Farewell to Black Berry
Black Berry was one of the earliest mobile phone company which is used by millions of peoples, but once after the entry of Apple iPhone’s touchscreen era in 2007 it became extinct.
On Tuesday, the firm will discontinue support for its classic smartphones running BlackBerry 10, 7.1, and older operating systems. This implies that any of its older handsets that do not run Android software will no longer be able to utilise data, send text messages, connect to the internet, or make calls, including 911 calls.
While the majority of mobile users have moved on from BlackBerry (the latest update of its operating system was released in 2013), the decision to terminate support for its phones marks the end of what was once considered cutting-edge technology.
The announcement was first disclosed in September 2020 as part of BlackBerry Limited’s attempts to focus on providing security software and services to organisations and governments throughout the world.
BlackBerry (BB) has been mostly out of the phone market since 2016, although it has continued to licence its name to phone makers such as TCL and, most recently, Onward Mobility, an Austin, Texas-based security firm, for a 5G Blackberry handset running Android software. (The discontinuation of service does not affect BlackBerry’s Android smartphones.)
BlackBerry’s old-school mobile phones with physical keyboards were so popular in the late 1990s and early 2000s that they were dubbed “Crack Berries.” Professionals who sought the freedom of working outside the office with some of the tools they used on a desktop computer were drawn to the keyboard.
BlackBerry phones eventually received capabilities for email, applications, web browsing, and BBM, an encrypted text messaging network that preceded WhatsApp and persisted long after BlackBerry was eclipsed by its competitors.
However, Apple’s touchscreen revolution with the iPhone in 2007 rendered BlackBerry’s services obsolete.

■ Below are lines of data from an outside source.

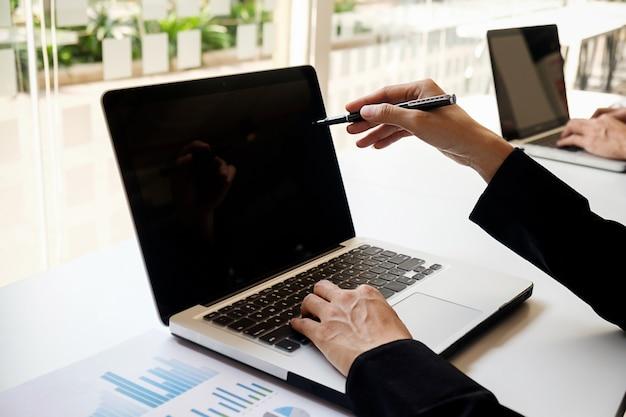 Hands analyst over discussie over werkplek consulting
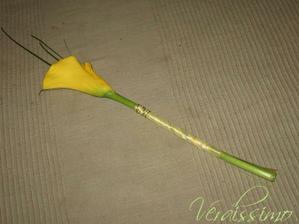 Jojo .Květina pro babičky a O.ségru akorát bude bílá kala fialová stuha.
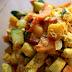 Kurczak z warzywami w sosie fistaszkowym.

It experimented with touch displays and slide-out keyboard versions, but had little success. It created a few phones that lacked a physical keyboard, but they lacked BlackBerry’s fundamental differentiator: a tactile keyboard.
BlackBerry finally abandoned its own software in favour of Android, on which it layered its security tools. It was successful in business security software and automobile software.
Although TCL discontinued producing BlackBerry-branded handsets in 2020, some enthusiasts are hoping for the arrival of Onward Mobility’s BlackBerry 5G device, which was initially scheduled to ship in 2021. Despite the delay, the company’s website still displays a banner that reads “coming 2021.”